BÜLENT KAYA (İstanbul) – Sayın Başkan, hatibi duymakta zorlanıyoruz.

BAŞKAN – Değerli milletvekilleri, Genel Kurulda büyük bir uğultu var, lütfen hatibi saygıyla dinleyelim.

BÜLENT KAYA (İstanbul) – Teşekkür ederiz Sayın Başkanım.

MUSTAFA KAYA (Devamla) - Teşekkür ediyorum Başkanım.

Nasıl bir cezai sorumluluk olmaz? Yani böyle bir yetki o kayyumlara nasıl verilir? Sonuç itibarıyla TMSF’nin kontrolüne geçen şirket son tahlilde bu milletin öyle veya böyle değeri anlamına gelmez mi? Yani bu mantık… Bire bir otursak konuşsak, işte kendinize göre bir açıklama yapmaya çalışacaksınız ama son tahlilde vicdanlı insanlarsınız “Böyle bir şey mümkün değil.” diyeceksiniz ama TMSF'de kayyumların idari, cezai, mali hiçbir sorumlulukları yok arkadaşlar. Bu nasıl yargı paketinin içerisine “reform” adı altında konulabilir? Takdiri ben sizlere bırakıyorum.

Ayrıca dönüşümlü mağduriyetlerden bahsettik. Dönüşümlü mağduriyetleri ifade ederken tabii, biz Refah Partisi döneminde -burada beraber 90’lı yılları yaşadığımız arkadaşlarımız var- hangi ruh hâliyle gelişmelere tepki verdiğimizi gayet iyi biliyoruz. Anayasa Mahkemesi partimizi kapattığında nasıl bir düşünce dünyasında nasıl karamsarlıklara büründüğümüzü hep beraber biliyoruz ama son tahlilde o gün Anayasa Mahkemesi kararına uymamız gerektiğine dair kanaatimizi de Erbakan Hocamız net olarak ifade etmişti.

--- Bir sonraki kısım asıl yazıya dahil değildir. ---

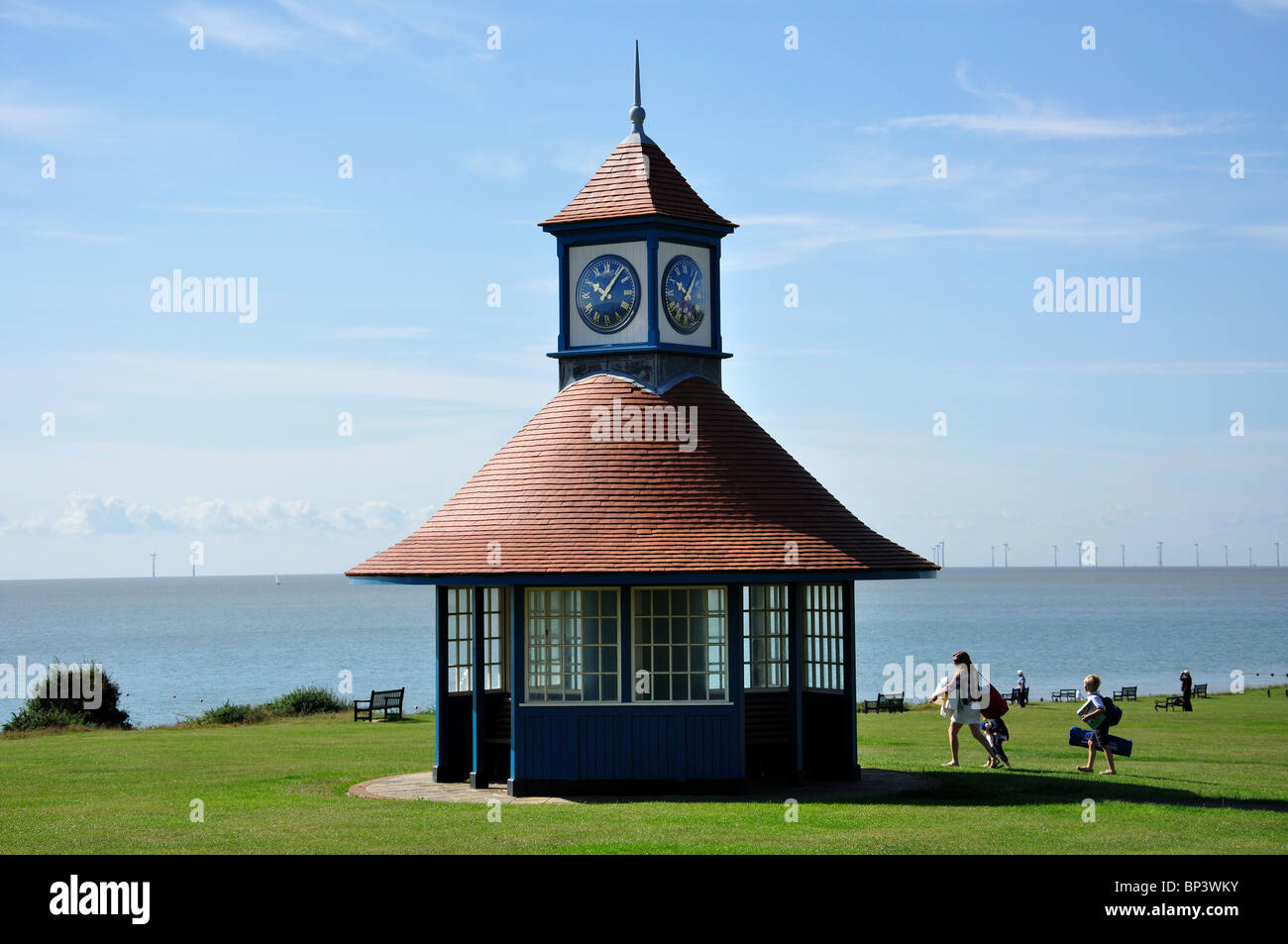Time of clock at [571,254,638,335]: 10:06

(Mikrofon otomatik cihaz tarafından kapandı)

BAŞKAN – Sayın Kaya, lütfen tamamlayalım.

MUSTAFA KAYA (Devamla) – Ama bugün, arkadaşlar, yargının siyasallaşması tehdidiyle karşı karşıyayız. Lütfen yani şimdi başımızı iki elimizin arasına alalım şöyle bir düşünelim, 90’lardaki ruh hâlimizle bugün içinde bulunduğumuz ruh hâlimiz arasında -yani dün beraber yol yürüdüğümüz arkadaşlarımıza sesleniyorum- Allah aşkına bir uyum görebiliyor musunuz? O günkü mağduriyetler bugün güç ele geçtiği için bir başkasını mağdur etme hakkını veriyor mu bize arkadaşlar? Lütfen bunları bir kere daha değerlendiriniz, bu yargı paketine “reform” falan demeyiniz ve lütfen -“Siyasette kuru inada yer yoktur.” demiş rahmetli Demirel- bir kere daha bu yargı paketiyle ilgili değerlendirmelerinizi yapınız diyor, Genel Kurulu saygıyla selamlıyorum. (Saadet Partisi, CHP ve DEM PARTİ sıralarından alkışlar)

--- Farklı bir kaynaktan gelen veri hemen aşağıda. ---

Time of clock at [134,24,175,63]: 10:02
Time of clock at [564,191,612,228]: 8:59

BAŞKAN – Sayın Kaya, teşekkür ediyorum.

Şimdi, aynı mahiyetteki önergeler üzerindeki ikinci söz İzmir Milletvekili Sevda Erdan Kılıç’a aittir.

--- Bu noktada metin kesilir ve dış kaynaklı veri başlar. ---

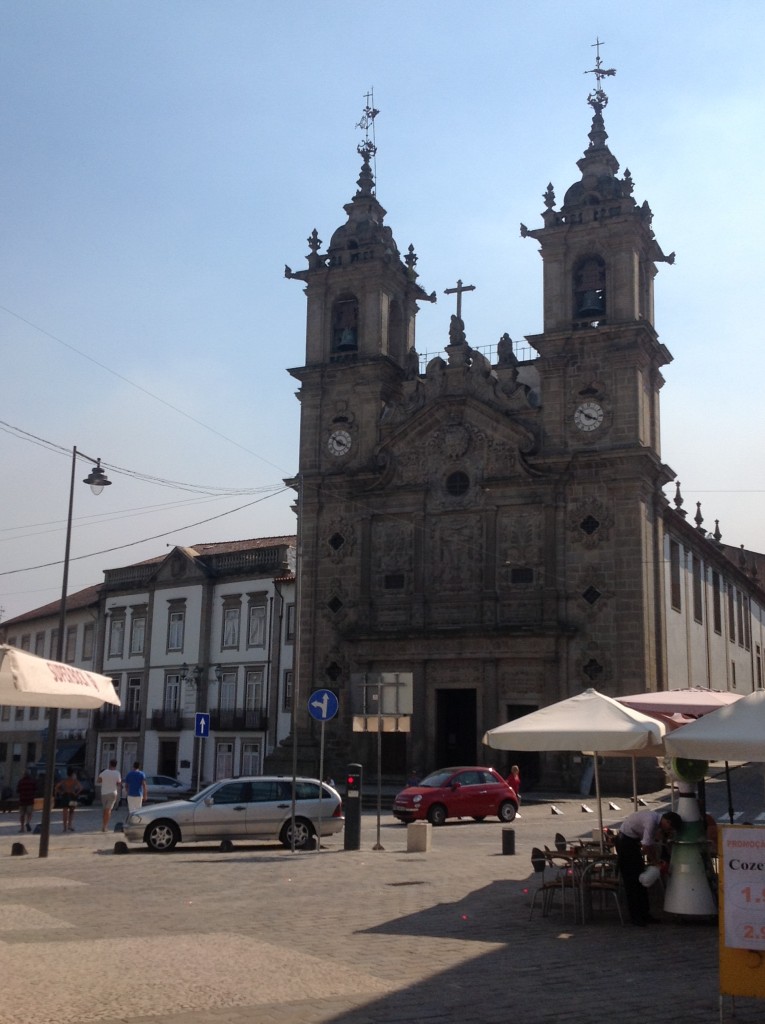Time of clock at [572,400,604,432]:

Sayın Erdan Kılıç, buyurun. (CHP sıralarından “Bravo” sesleri, alkışlar)

SEVDA ERDAN KILIÇ (İzmir) – Teşekkür ederim Başkanım.

Değerli milletvekilleri, tabii, gece yarısı oldu, artık 1 Mart tarihimiz. Sözlerime başlamadan önce 1 Mart tezkeresine onurlu bir direniş gösteren 22'nci Dönem milletvekillerine selamlarımı gönderiyorum. (CHP sıralarından alkışlar)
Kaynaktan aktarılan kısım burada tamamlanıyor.